— Text to read —
Covers – In the anthology After Montaigne writers compose “covers” that re-voice and update Montaigne’s classic essays in their individualized voices and in a more contemporary key.

Sampling – Wayne Koestenbaum irrepressibly drops literary quotes, film references, and pop cultural memes in his work like a sound engineer samples recognizable titbits of songs or beats.  

Lip-synching – David Shields’s Reality Hunger uses quotes which are not identified as quotes; he “lip syncs” the quotes as if he were saying them himself.

Remixes – Ta-Nehisi Coates’s Between the World and Me could be considered a remix of James Baldwin’s The Fire Next Time. Coates references Baldwin in his work yet also differs more widely from his original—thus, a subtle if not exact distinction between a remix and a cover. Similarly, Geoff Dyer’s Out of Sheer Rage remixes the literary criticism of D. H. Lawrence.  

Litany – Joe Brainard’s “I Remember” follows a pattern of minimalist repetition like a Philip Glass song: each sentence begins “I remember…”

Lament – Aisha Sabatini Sloan describes her operatic essay “D is for the Dance of the Hours” as a “lament.” But, like opera, Sloan’s essays make use of the whole emotional range deployed by arias, mad songs, motifs, recitative, and overtures, too, even as they often reference pop music and divas.    

Riffs and noodling – Luc Sante has described his entire writing process as “noodling.” Likewise, we might hear many of Elena Passarello’s pieces in Let Me Clear My Throat as noodling around or riffing on a subject more than obeying any other structural paradigm.

Shredding – Indulgent, face-melting virtuoso feats of showmanship with squealing whammy bars, pyrotechnics, distortion effects, acrobatics that inflict self-harm and, just maybe, eating a live bat’s head: among essayists, Sir Thomas Browne and D. H. Lawrence are “shredders” as are Ander Monson and Giannina Braschi.

— Given data —
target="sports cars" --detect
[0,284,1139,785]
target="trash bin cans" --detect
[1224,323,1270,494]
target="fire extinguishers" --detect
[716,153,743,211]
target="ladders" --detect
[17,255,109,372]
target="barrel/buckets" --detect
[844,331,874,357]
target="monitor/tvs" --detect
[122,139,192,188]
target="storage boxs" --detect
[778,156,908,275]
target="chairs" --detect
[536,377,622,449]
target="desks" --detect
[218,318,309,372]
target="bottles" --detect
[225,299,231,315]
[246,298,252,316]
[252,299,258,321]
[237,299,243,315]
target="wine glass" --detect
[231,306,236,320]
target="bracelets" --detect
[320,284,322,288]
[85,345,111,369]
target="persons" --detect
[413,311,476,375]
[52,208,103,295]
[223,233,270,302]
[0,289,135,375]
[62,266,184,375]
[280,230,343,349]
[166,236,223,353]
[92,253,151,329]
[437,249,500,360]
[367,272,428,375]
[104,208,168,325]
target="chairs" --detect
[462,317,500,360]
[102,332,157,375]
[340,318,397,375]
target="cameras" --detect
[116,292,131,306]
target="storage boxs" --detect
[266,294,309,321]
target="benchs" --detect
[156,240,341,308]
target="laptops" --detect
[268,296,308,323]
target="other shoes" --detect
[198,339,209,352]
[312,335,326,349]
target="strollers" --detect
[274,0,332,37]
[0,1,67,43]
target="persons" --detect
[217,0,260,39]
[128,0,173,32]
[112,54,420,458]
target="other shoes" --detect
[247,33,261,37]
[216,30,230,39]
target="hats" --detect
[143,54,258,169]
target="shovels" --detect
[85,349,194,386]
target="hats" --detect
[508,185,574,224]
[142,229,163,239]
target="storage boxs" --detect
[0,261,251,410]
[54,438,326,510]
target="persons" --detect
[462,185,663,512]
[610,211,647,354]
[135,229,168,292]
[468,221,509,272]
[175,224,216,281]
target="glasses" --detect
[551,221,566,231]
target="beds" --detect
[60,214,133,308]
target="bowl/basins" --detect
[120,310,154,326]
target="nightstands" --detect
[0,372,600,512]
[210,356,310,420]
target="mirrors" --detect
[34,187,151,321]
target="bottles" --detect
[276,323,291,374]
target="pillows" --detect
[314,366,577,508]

— Tasks to complete —
a) Reproduce the passage on musical terms for essay writing from "Lament – Aisha" to "other structural paradigm.".
b) Write the next part of the passage on musical terms for essay writing, starting after its final sentence.

— Solved problems —
a)
Lament – Aisha Sabatini Sloan describes her operatic essay “D is for the Dance of the Hours” as a “lament.” But, like opera, Sloan’s essays make use of the whole emotional range deployed by arias, mad songs, motifs, recitative, and overtures, too, even as they often reference pop music and divas.    

Riffs and noodling – Luc Sante has described his entire writing process as “noodling.” Likewise, we might hear many of Elena Passarello’s pieces in Let Me Clear My Throat as noodling around or riffing on a subject more than obeying any other structural paradigm.

b)
Improvisation – In Ideal Suggestions: Essays in Divinatory Poetics, Selah Saterstrom uses rituals and trances to improvise writing, not unlike the methods of free jazz.

Études – The locus classicus is Yoshida Kenkō’s Essays in Idleness, but short essays as études (or small practice exercises) are very much alive today in a work such as Heating and Cooling by Beth Ann Fennelly.

B-sides – We might think of the double essays in Albert Goldbarth’s The Adventures of Form and Content or Michel Tournier’s The Mirror of Ideas as B-sides: alternate versions of the same groove, often flipped around.

Ambient/Noise – Conceptual writers such as Tan Lin and Sophia Le Fraga have experimented with ambient literature and what might be described as “noise,” that is, books or installations that collect scraps of cultural detritus, internet drivel, and bureaucratic textual ephemera. Much like noise music, the appreciation of such writing depends on a taste for interference patterns, weird juxtapositions, the breakdown of technology, and a healthy stomach. 

The emerging rhetorical logics of these musical and performative techniques—as they both pull against and play among traditional structures such as personal storytelling and, lyric forms, have engendered a new energy and direction for today’s creative nonfiction.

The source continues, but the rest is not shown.